People turned to look at him, and he gave them a brief meaningless smile before lowering his voice. “
Have you lost your mind, Lily?
You’ll get us both executed!”

“Relax, Michel. I know what I’m doing. Since the Chojiros said we couldn’t actually blow up our respective spouses with their explosives, I’ve had to make other plans. The poison is completely undetectable, unless you know exactly what you’re looking for, and by the time they can ship the body back to a civilized pathology lab, all traces will have disappeared. The waiter’s working under a posthypnotic command. I told you my witchy gifts would come in handy. His mind will wipe itself clean of all memories of the incident once he’s passed the right glass to Daniel. You see, I’ve thought of everything.”

“Not quite,” said Michel, fighting hard against an urge to take her neck in both hands and squeeze till her eyes bulged. “They’ll know it was us anyway, because we’re the only ones with a motive! The first thing they’ll do is have an esper look inside our heads, just in case!”
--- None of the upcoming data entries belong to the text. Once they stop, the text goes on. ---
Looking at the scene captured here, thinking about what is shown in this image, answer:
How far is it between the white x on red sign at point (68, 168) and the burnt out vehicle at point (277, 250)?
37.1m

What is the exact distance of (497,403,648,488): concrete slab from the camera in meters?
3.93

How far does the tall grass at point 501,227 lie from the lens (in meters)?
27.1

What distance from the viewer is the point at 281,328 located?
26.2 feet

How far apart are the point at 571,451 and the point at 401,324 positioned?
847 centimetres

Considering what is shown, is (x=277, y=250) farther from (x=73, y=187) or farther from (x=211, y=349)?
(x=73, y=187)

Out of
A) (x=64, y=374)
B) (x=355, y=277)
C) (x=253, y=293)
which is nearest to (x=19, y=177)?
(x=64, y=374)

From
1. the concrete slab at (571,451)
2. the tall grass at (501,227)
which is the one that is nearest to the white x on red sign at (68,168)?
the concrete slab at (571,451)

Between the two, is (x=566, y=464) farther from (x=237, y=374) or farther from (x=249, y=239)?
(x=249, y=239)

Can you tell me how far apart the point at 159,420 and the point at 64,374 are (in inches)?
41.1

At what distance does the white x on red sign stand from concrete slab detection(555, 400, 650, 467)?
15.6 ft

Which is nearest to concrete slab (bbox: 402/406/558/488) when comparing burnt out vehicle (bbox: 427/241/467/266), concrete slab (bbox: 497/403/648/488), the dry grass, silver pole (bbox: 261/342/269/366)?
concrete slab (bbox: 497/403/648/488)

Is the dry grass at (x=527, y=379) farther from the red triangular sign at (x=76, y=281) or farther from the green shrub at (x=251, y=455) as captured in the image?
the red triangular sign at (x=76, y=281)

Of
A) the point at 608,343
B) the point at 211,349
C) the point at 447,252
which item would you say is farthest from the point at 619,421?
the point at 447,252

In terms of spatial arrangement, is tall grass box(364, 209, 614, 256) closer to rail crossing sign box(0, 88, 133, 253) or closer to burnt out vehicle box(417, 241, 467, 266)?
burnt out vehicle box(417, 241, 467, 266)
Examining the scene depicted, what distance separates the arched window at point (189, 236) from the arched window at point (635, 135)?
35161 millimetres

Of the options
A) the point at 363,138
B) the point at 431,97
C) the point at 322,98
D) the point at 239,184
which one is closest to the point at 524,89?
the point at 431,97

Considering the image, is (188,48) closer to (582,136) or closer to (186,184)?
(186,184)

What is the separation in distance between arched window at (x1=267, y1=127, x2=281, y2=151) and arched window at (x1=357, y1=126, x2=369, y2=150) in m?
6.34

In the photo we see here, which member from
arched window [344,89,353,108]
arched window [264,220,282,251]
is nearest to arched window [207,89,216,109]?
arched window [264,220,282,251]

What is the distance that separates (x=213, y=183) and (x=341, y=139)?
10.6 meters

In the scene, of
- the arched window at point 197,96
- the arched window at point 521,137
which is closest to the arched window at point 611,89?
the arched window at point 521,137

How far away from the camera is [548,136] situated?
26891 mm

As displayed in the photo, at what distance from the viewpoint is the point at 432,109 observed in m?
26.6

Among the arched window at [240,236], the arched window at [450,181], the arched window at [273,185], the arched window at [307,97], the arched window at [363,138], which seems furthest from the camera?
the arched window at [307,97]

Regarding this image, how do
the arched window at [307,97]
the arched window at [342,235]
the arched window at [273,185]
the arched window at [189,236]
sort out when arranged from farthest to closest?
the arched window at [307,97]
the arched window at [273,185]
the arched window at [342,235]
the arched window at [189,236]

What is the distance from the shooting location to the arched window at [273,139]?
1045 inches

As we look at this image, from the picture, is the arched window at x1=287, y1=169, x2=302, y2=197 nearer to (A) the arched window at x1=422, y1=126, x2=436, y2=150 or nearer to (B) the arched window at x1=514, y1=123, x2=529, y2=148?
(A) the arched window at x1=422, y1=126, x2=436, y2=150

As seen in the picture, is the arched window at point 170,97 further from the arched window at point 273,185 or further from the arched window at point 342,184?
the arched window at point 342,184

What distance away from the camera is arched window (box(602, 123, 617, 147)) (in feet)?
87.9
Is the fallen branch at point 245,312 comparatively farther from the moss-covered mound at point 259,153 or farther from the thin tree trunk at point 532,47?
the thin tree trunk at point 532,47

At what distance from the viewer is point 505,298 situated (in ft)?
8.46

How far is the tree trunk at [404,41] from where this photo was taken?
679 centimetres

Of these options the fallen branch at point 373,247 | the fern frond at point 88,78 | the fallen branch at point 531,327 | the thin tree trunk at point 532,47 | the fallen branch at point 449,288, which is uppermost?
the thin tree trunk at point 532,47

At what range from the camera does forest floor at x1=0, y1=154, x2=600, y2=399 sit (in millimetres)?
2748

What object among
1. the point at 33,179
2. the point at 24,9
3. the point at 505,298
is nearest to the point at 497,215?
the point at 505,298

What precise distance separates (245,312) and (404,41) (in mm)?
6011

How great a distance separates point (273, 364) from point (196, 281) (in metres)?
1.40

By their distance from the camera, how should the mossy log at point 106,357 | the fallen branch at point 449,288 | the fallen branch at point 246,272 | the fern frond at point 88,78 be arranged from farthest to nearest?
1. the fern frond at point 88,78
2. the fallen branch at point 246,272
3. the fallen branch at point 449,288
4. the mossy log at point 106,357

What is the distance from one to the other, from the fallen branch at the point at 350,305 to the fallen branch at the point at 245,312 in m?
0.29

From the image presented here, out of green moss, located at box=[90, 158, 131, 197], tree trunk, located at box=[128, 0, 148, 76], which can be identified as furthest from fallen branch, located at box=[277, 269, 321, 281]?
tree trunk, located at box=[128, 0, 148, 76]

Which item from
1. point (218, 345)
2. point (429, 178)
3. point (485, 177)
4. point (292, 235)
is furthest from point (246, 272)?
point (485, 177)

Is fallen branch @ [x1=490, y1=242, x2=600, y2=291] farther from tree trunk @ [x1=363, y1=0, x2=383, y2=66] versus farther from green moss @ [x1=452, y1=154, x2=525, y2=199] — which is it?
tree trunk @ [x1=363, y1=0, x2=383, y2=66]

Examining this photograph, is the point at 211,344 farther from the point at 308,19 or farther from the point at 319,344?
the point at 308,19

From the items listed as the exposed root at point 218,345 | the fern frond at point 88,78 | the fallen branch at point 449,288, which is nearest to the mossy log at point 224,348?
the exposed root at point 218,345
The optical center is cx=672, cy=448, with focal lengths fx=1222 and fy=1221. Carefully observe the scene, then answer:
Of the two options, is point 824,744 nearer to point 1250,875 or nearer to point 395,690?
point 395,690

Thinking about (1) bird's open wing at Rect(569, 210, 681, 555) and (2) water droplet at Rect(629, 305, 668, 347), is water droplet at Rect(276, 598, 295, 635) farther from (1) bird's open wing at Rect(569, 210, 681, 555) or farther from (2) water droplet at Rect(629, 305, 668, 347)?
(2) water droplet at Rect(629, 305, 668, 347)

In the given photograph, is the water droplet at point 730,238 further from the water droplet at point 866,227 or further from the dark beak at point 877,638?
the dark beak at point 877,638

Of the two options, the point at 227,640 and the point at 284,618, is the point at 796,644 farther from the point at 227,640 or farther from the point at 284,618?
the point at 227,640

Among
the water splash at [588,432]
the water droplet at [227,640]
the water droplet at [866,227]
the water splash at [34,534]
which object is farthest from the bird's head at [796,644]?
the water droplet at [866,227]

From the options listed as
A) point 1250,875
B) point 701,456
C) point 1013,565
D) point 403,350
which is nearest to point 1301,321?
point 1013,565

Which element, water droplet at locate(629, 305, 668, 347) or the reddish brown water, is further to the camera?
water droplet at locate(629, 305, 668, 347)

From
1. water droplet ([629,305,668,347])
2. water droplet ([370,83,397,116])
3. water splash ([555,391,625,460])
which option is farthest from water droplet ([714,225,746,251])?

“Nonsense. Daniel’s death will be blamed on the rebels, just like everything else that happens here. And I will finally
be free. If everything goes as planned, we can try the same trick on Stephanie later.”

Lost for words, Michel could only stand and stare dumbly as the waiter carried his tray of drinks past the various personages, subtly turning his tray so that they took the glass nearest them and not the one with the poison in. Lily grinned broadly and squeezed Michel’s arm with both hands. Which made it all the more heartrending when Half A Man ignored the glass he was supposed to take and reached across the tray to take the glass with the crimson-streaked stem. Lily’s eyes widened, and she clapped a hand over her mouth to muffle the squeals coming out. Michel thought he might faint. Killing Daniel Wolfe was one thing. Poisoning the extremely important and well-connected Half A Man was quite another. The Empress would move heaven and earth to find out who was responsible. Starting with a complete esper scan of everyone present, on general principles. And
Sorry, it was a mistake
wouldn’t go down all that well as an explanation. But there was nothing they could do. They couldn’t say anything without giving themselves away. So they just stood and watched helplessly as Half A Man raised the glass to his half a mouth and drank deeply.

“How long till it works?” whispered Michel.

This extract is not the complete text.